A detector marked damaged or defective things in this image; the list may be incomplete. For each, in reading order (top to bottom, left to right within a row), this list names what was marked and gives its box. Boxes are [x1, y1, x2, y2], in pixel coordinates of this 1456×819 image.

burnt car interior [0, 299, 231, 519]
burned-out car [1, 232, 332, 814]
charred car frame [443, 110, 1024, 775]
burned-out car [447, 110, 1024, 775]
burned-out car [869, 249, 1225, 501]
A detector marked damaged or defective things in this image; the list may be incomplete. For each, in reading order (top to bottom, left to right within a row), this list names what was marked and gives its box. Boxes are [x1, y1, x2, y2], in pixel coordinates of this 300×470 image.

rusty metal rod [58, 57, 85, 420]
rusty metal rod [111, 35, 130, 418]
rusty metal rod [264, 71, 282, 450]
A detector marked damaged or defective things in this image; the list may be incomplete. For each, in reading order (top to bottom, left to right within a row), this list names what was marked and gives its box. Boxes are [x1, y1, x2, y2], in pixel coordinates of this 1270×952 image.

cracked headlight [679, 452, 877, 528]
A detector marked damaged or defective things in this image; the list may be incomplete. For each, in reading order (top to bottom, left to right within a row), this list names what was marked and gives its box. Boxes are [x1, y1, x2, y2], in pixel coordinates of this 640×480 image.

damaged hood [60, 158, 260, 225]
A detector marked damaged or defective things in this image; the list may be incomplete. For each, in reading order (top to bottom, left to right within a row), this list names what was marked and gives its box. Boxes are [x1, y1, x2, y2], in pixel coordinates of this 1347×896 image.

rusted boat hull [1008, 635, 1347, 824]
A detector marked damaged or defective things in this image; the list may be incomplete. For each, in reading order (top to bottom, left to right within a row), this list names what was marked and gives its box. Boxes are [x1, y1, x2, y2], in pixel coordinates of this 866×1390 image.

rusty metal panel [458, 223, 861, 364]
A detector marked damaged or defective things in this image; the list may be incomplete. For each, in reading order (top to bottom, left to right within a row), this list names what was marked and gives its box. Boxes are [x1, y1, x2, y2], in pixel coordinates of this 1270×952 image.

§ À produire: Réécrivez en liste numérotée les lignes des données ci-dessus, en commençant par celle qui contient « this 640×480 image. » et en terminant par celle qui contient « damaged hood [60, 158, 260, 225] ». Omettez les lignes vides.

§ En réponse:
1. A detector marked damaged or defective things in this image; the list may be incomplete. For each, in reading order (top to bottom, left to right within a row), this list names what was marked and gives its box. Boxes are [x1, y1, x2, y2], in pixel coordinates of this 640×480 image.
2. damaged hood [60, 158, 260, 225]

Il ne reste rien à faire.